# Supplied data
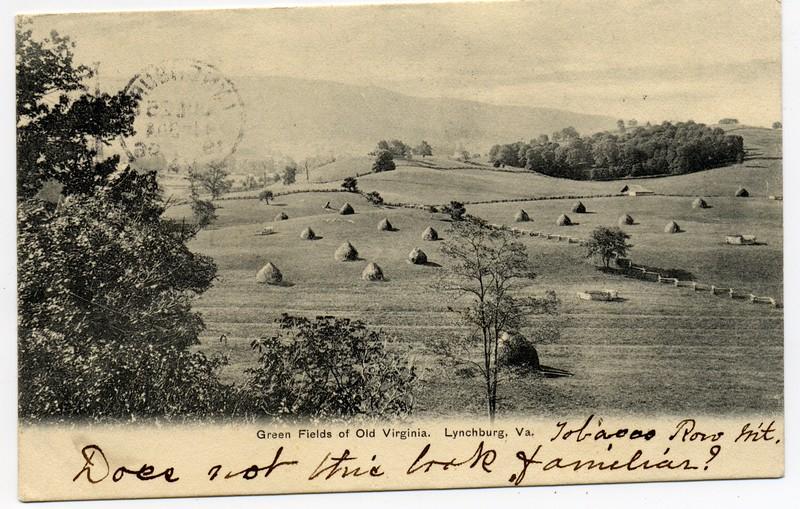 Postcard of Green Fields of Old Virginia (03248)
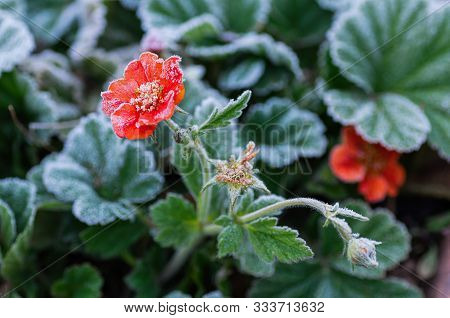 Blooming Gravilat Chilian Red Geum Is Covered With Hoarfrost After The First Autumn Frosts.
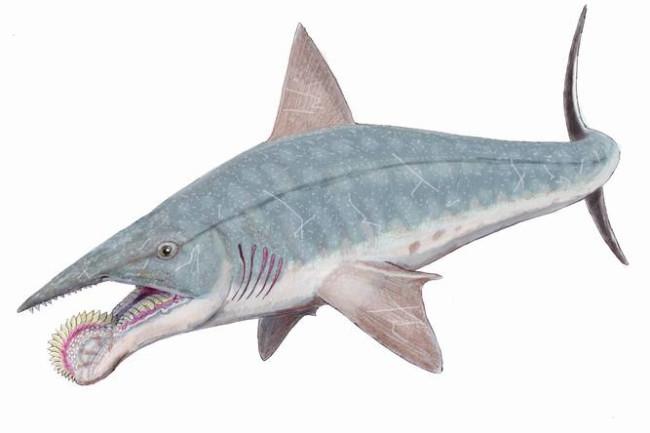 Spiral-Lipped Shark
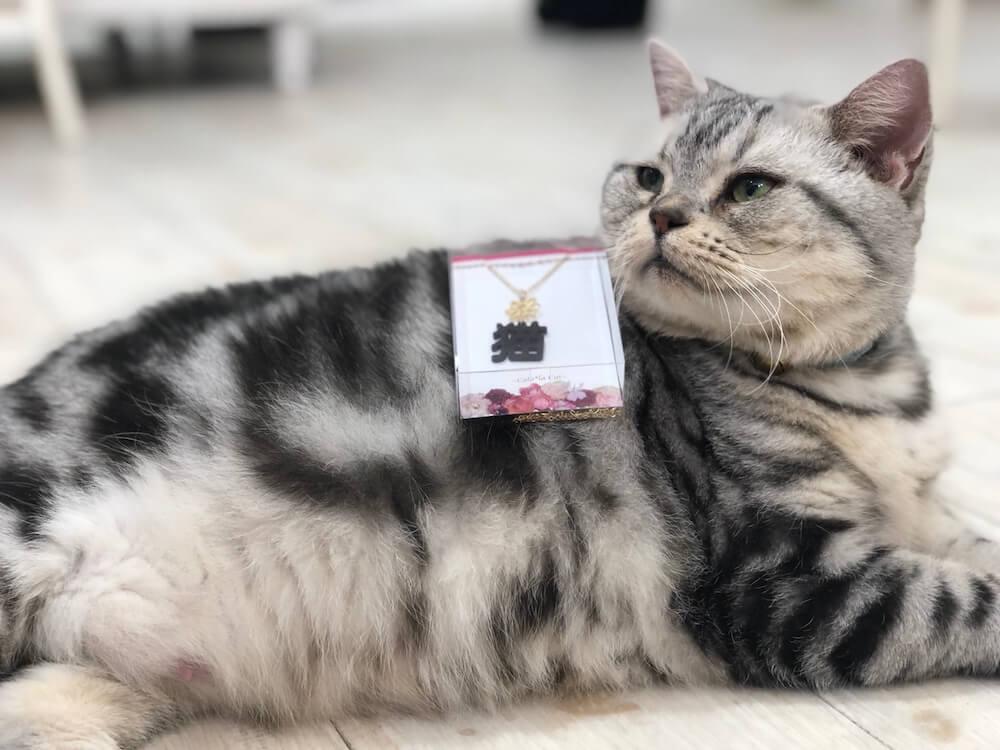 横たわる猫 by ゆめかわアニマルパーク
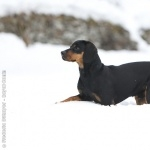 Austrian Black and Tan Hound desktop wallpaper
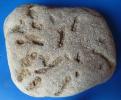 Ausgleichsspuren (Equilibrichnia)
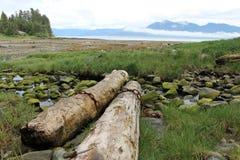 Alaska Island Beach Landscape Royalty Free Stock Photography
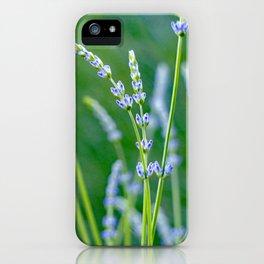 New Lavender iPhone Case
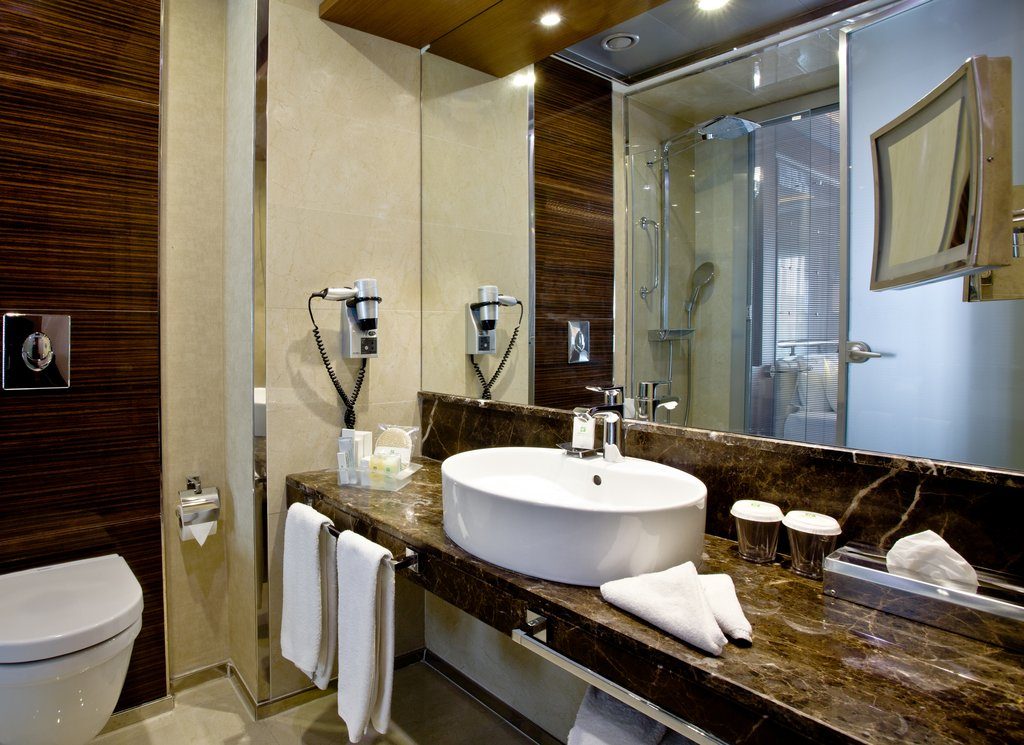 Holiday Inn Ankara-Kavaklidere-Comfortable ADA/Disabled Guest Bath<br/>Image from Leonardo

# Task item
Once the line containing "Ausgleichsspuren (Equilibrichnia)" is found, write it out exactly along with every line after it through the end of the listing, excluding pictures.

# Response box
 Ausgleichsspuren (Equilibrichnia)
 Alaska Island Beach Landscape Royalty Free Stock Photography
 New Lavender iPhone Case
 Holiday Inn Ankara-Kavaklidere-Comfortable ADA/Disabled Guest Bath<br/>Image from Leonardo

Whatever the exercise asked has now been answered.